[Opening Selected extract section]
Reading must be regarded as an act of communication. There is a communicator (the author of the book that the reader is reading), there is a message (transferred to the reader via symbols on paper), and there is a recipient of the message (the reader). Concentration plays a major role in the reception of the message.

The reading act is a unitary occurrence, meaning that the actions taking place while one is reading occur simultaneously. However, for the purpose of this discussion, these actions will be divided into steps, and a schematic diagram representing these steps of the reading act is shown below.

This article focuses on the first step, i.e. reception of the written message and specifically the role of concentration in the reception of the message.

Act of Reading: Concentration

There are many factors involved in the reception of the message when a person is reading. The first of these is that the reader must pay attention. Paying attention is a body function, and therefore does not need to be taught. However, paying attention as such is a function that is quite useless for learning, because it is only a fleeting occurrence. Attention usually shifts very quickly from one object or one thing to the next. The child must be taught to focus his attention on something and to keep his attention focused on this something for some length of time. When a person focuses his attention for any length of time, we refer to it as concentration. Paying attention therefore, is the body function that makes the skill of concentration possible, just as the functions of seeing and hearing make the skills of looking and listening possible.
[Closing Selected extract section]
[Opening Information supplied section]
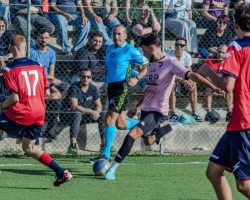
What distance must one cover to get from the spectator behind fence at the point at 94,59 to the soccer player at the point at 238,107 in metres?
7.19

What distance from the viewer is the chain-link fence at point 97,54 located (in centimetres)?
1377

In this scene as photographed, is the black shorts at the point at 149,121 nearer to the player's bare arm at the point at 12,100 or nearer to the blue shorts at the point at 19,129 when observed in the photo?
the blue shorts at the point at 19,129

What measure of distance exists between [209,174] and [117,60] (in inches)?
209

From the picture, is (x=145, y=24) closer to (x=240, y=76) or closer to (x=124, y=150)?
(x=124, y=150)

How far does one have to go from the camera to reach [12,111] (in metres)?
10.1

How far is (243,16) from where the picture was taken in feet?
22.1

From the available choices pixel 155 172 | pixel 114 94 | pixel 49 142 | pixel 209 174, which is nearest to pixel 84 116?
pixel 49 142

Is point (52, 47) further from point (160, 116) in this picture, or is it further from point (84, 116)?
point (160, 116)

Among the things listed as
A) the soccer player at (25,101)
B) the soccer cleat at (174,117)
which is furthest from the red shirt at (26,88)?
the soccer cleat at (174,117)

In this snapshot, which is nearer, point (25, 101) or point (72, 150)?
point (25, 101)

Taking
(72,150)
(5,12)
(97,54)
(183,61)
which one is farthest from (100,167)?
(5,12)

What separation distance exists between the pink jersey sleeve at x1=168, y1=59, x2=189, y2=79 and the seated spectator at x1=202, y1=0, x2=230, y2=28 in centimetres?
[Closing Information supplied section]
Check your understanding
(a) Summarize the passage on reading and concentration in two sentences.
(b) Answer these questions using the passage on reading and concentration.
(i) Who is the communicator in the act of reading?
(ii) Which step of the reading act does the article focus on?
(iii) Which functions make the skills of looking and listening possible?
(c) Continue the passage on reading and concentration from its last sentence.

Responses to the tasks
(a) Reading is an act of communication in which an author sends a message through symbols on paper to a reader, and concentration plays a major role in receiving that message. Paying attention is a fleeting body function that needs no teaching, but a child must be taught to keep attention focused on something for some length of time, and this is called concentration.

(b)
(i) The author of the book that the reader is reading.
(ii) The first step, the reception of the written message.
(iii) The functions of seeing and hearing.

(c)
Concentration rests on two legs. First, it is an act of will and cannot take place automatically. The will to focus attention on the message must be sustained in order to carry out all the actions needed to fully comprehend the message. Second, it is also a skill, and therefore has to be taught.

Although learning disabilities specialists acknowledge that "the ability to concentrate and attend to a task for a prolonged period of time is essential for the student to receive necessary information and complete certain academic activities," it seems that the ability to concentrate is regarded as a "fafrotsky" — a word coined by Ivan T. Sanderson, and standing for "Things that . . . FAll FROm The SKY." Children who cannot concentrate — simply because they have not learned to do so — are therefore frequently diagnosed as suffering from ADD ("attention deficit disorder"). If one inquires what has been done to teach these children to concentrate, one invariably finds that nothing has been done at all.

Concentration must be taught, after which one's proficiency can be constantly improved by regular and sustained practice. In the same way, one can also teach them all the other skills that are foundational to reading, and then one finds that the reading ability of a child (or adult), for whom reading previously was a seemingly endless nightmare, improves by leaps and bounds.